No temamos decir la verdad.

OVIDIO

Le propino otro golpe con la llave y Gabriel cae al suelo, doblado por la cintura, sin respiración.

—¡Es usted un malnacido!

Él se lleva las manos al abdomen mientras yo sigo dando rienda suelta a mi cólera.

—¡Todo lo que me contó sobre su hijo!… ¡Y sobre la muerte de la hermana de su mujer! ¡Es repugnante inventarse cosas como esas!

Intenta levantarse, cruza los antebrazos y se protege con ellos para evitar otro golpe.

—¡Eso es verdad, Alice! ¡Esa parte de la historia es verdad! —asegura—. Salvo que yo no era policía, sino psiquiatra voluntario en una asociación que ayudaba a las prostitutas.

Suelto la cruz metálica y le dejo ponerse de pie.

—Mi mujer se fue de verdad a Londres con nuestro hijo —explica, recobrando el aliento—. Dejé la clínica para acercarme a él.

Pese a esa confesión, continúo despotricando:

—Usted se ha divertido mucho con esta mascarada, ¿verdad?
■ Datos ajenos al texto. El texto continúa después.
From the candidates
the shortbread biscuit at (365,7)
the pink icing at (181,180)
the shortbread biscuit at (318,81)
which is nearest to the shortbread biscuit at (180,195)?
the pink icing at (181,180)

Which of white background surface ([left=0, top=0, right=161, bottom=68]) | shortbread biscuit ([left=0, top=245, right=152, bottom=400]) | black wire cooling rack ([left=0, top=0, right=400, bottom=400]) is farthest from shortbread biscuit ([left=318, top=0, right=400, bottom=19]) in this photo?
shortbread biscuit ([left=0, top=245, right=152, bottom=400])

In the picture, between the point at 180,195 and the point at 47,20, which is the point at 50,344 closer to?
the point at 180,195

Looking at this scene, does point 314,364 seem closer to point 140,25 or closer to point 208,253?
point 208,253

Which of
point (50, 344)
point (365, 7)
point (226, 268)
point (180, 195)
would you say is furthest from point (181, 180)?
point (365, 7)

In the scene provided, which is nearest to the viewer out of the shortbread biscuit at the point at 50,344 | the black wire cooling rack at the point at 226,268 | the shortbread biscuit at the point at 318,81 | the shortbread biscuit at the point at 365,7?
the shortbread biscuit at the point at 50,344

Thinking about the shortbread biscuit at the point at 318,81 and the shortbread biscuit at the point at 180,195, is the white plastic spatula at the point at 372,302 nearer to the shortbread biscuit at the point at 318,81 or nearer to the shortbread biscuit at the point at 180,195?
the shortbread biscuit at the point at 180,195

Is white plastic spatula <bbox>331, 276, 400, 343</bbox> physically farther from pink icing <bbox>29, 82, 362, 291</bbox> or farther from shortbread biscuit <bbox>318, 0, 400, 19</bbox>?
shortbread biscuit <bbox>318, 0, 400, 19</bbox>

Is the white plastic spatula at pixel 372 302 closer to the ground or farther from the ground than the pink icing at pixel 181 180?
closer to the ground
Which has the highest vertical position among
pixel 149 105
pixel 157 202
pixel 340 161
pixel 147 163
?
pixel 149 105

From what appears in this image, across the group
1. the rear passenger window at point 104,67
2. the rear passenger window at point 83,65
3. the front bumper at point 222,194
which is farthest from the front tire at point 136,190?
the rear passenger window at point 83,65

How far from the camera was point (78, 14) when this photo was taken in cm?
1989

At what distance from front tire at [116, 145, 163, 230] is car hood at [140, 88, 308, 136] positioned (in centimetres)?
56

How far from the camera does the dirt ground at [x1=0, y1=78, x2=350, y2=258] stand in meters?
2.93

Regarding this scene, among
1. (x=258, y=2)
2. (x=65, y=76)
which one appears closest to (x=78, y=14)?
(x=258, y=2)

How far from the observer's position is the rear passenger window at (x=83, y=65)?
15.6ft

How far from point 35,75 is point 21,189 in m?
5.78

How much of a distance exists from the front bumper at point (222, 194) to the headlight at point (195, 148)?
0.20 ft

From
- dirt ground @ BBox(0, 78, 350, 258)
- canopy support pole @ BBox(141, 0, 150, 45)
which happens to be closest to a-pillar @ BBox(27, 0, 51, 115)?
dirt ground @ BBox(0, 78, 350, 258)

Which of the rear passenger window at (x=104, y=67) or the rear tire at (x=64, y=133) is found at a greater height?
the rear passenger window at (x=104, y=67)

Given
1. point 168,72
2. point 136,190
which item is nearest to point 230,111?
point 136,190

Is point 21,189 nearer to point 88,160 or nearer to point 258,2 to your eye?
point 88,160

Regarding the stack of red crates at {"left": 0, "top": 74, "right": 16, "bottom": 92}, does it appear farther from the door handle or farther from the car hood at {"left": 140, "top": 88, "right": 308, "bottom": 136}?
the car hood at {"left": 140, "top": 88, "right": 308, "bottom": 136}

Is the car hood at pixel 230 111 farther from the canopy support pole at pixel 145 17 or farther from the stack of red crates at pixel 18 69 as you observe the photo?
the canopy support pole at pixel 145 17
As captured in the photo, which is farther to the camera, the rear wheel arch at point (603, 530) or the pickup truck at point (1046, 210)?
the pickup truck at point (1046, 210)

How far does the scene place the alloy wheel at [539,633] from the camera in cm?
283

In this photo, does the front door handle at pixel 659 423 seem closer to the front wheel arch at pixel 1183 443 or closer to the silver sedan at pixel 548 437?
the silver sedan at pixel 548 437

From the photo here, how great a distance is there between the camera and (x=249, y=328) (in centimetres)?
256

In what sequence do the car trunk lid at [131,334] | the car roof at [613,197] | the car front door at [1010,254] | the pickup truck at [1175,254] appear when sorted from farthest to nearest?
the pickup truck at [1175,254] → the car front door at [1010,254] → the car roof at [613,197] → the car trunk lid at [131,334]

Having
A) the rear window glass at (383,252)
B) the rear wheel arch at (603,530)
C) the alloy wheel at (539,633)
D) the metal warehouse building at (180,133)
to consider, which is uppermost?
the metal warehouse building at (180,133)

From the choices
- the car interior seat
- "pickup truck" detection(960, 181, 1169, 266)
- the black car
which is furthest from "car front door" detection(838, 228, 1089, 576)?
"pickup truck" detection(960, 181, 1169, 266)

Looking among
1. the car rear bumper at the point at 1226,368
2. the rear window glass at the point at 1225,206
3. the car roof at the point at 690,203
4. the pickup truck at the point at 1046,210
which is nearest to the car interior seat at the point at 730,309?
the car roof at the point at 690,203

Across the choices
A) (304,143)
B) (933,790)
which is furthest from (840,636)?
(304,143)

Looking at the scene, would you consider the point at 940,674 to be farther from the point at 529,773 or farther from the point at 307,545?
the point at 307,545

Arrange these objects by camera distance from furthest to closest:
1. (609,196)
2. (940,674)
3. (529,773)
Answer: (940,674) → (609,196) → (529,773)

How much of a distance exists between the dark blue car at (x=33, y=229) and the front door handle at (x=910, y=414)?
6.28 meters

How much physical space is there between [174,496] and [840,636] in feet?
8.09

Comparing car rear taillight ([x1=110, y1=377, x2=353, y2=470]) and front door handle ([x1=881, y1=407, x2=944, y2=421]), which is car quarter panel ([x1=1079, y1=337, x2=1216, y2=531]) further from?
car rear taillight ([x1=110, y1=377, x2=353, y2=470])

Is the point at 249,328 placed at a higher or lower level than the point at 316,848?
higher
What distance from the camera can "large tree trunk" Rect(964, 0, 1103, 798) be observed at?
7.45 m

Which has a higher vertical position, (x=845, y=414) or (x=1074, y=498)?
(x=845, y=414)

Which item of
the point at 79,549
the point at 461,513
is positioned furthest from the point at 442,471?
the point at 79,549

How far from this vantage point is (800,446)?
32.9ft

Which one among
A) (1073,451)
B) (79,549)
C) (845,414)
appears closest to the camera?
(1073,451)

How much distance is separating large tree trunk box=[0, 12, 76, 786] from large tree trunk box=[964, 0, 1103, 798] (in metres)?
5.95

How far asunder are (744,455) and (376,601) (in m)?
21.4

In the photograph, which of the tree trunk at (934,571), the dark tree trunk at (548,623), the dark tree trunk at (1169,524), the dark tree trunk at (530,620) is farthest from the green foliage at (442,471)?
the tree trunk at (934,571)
Pero ¿qué me aporta a mí? —Me abalanzo sobre él y empiezo a darle puñetazos en el torso—. ¿Qué me aporta a mí, eh? —grito.

Gabriel aprieta mis puños con sus grandes manos.

—¡Cálmese ya! —ordena con firmeza—. Hemos hecho todo esto para ayudarla.

Se levanta viento. Me estremezco. Es verdad: obsesionada por la investigación, casi había relegado la enfermedad a un segundo plano.

No acabo de creer que esté apagándome. Esta mañana tengo la mente clara y despejada. Los cristales del Shelby me devuelven una imagen halagadora: la de una mujer todavía joven y esbelta, de facciones regulares, cuyo pelo ondea al viento. Sin embargo, ahora conozco el carácter engañoso y efímero de la apariencia. Sé que unas placas seniles están esclerotizando mis neuronas y paralizando mi cerebro. Sé qué tengo los días contados.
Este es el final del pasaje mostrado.